Prompt -
Every entry below should be printed exactly, without its images.

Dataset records
★ ★ ★ ★ ★ ★ ★

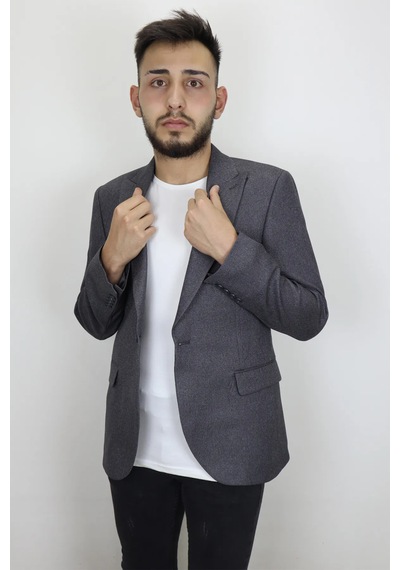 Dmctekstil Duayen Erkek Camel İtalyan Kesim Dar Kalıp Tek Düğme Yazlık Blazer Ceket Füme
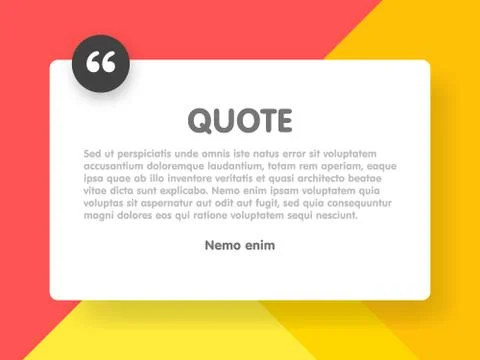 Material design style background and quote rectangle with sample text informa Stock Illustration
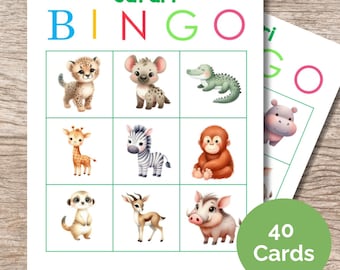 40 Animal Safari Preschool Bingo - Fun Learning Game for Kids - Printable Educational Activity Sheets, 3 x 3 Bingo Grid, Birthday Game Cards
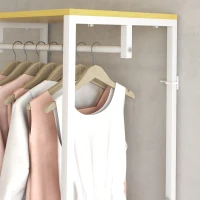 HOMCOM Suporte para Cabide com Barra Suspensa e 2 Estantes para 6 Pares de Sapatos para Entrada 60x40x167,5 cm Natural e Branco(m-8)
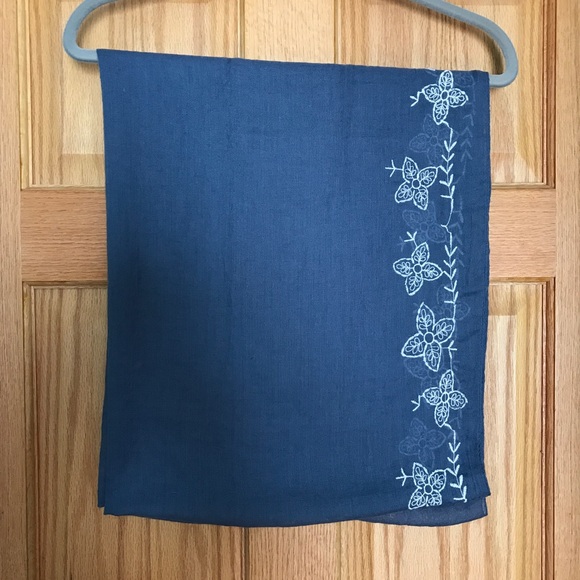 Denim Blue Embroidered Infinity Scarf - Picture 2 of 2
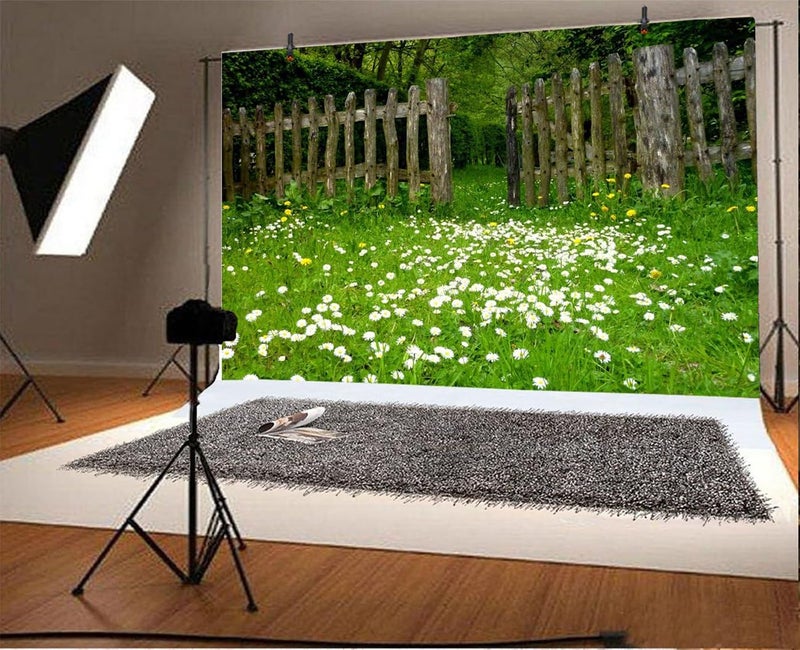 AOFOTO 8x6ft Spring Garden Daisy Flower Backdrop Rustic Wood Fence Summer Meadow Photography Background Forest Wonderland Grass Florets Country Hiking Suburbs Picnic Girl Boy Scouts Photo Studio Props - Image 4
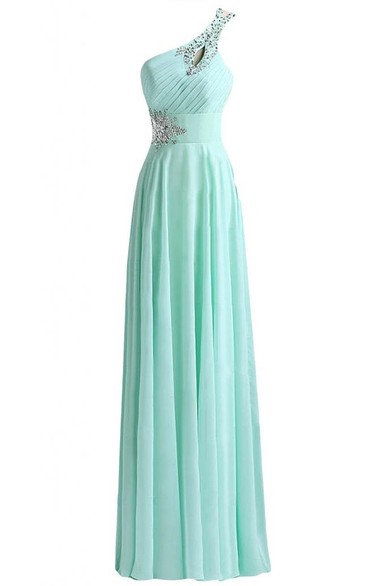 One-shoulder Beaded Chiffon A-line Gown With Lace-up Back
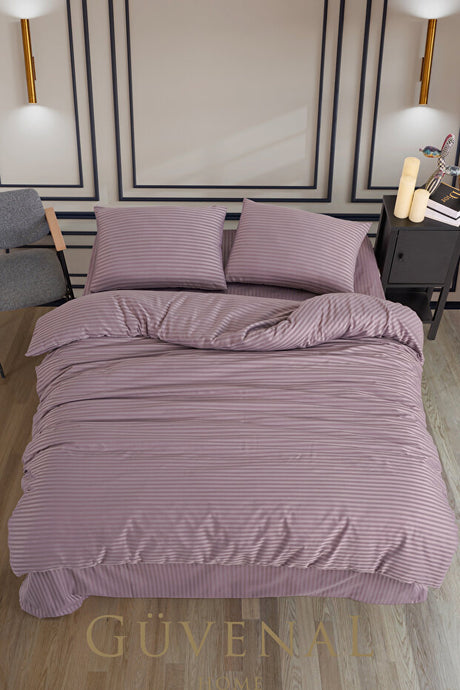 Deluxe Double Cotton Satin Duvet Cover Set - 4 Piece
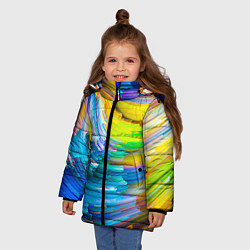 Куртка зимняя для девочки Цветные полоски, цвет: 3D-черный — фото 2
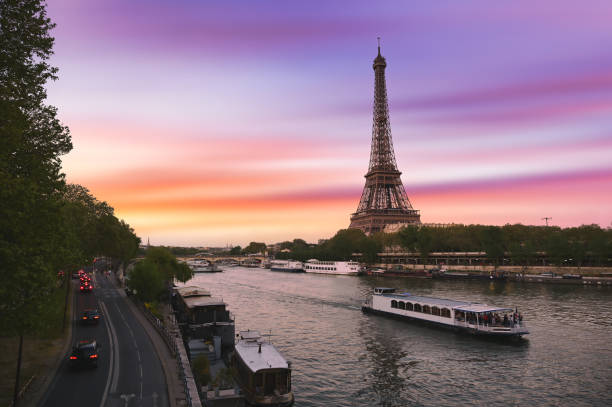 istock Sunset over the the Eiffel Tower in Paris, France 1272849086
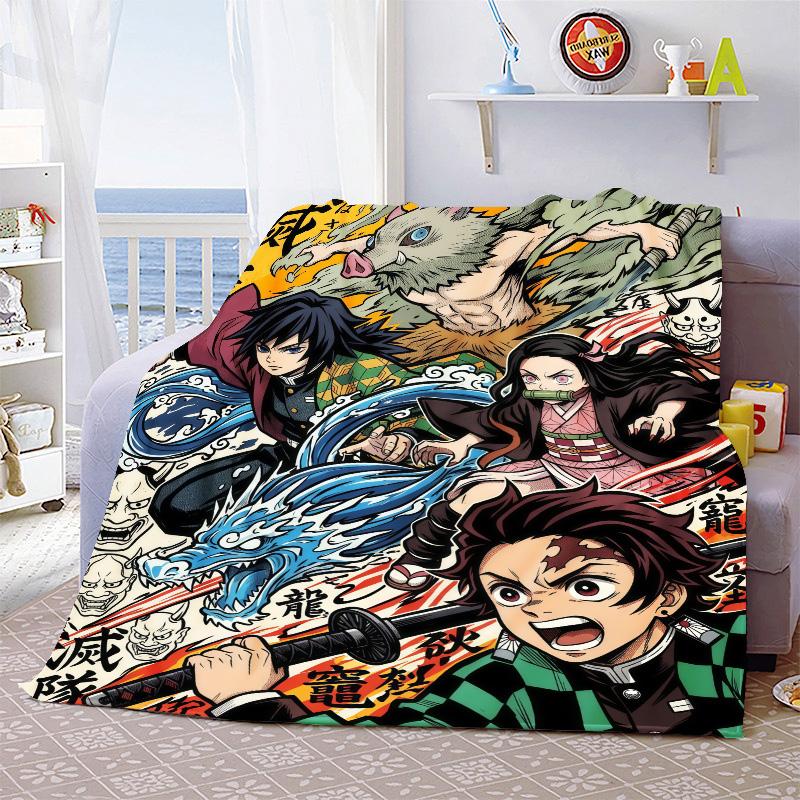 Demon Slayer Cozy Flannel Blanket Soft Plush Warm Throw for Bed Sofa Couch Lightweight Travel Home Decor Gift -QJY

★ ★ ★ ★ ★ ★ ★

Task response -
 Dmctekstil Duayen Erkek Camel İtalyan Kesim Dar Kalıp Tek Düğme Yazlık Blazer Ceket Füme
 Material design style background and quote rectangle with sample text informa Stock Illustration
 40 Animal Safari Preschool Bingo - Fun Learning Game for Kids - Printable Educational Activity Sheets, 3 x 3 Bingo Grid, Birthday Game Cards
 HOMCOM Suporte para Cabide com Barra Suspensa e 2 Estantes para 6 Pares de Sapatos para Entrada 60x40x167,5 cm Natural e Branco(m-8)
 Denim Blue Embroidered Infinity Scarf - Picture 2 of 2
 AOFOTO 8x6ft Spring Garden Daisy Flower Backdrop Rustic Wood Fence Summer Meadow Photography Background Forest Wonderland Grass Florets Country Hiking Suburbs Picnic Girl Boy Scouts Photo Studio Props - Image 4
 One-shoulder Beaded Chiffon A-line Gown With Lace-up Back
 Deluxe Double Cotton Satin Duvet Cover Set - 4 Piece
 Куртка зимняя для девочки Цветные полоски, цвет: 3D-черный — фото 2
 istock Sunset over the the Eiffel Tower in Paris, France 1272849086
 Demon Slayer Cozy Flannel Blanket Soft Plush Warm Throw for Bed Sofa Couch Lightweight Travel Home Decor Gift -QJY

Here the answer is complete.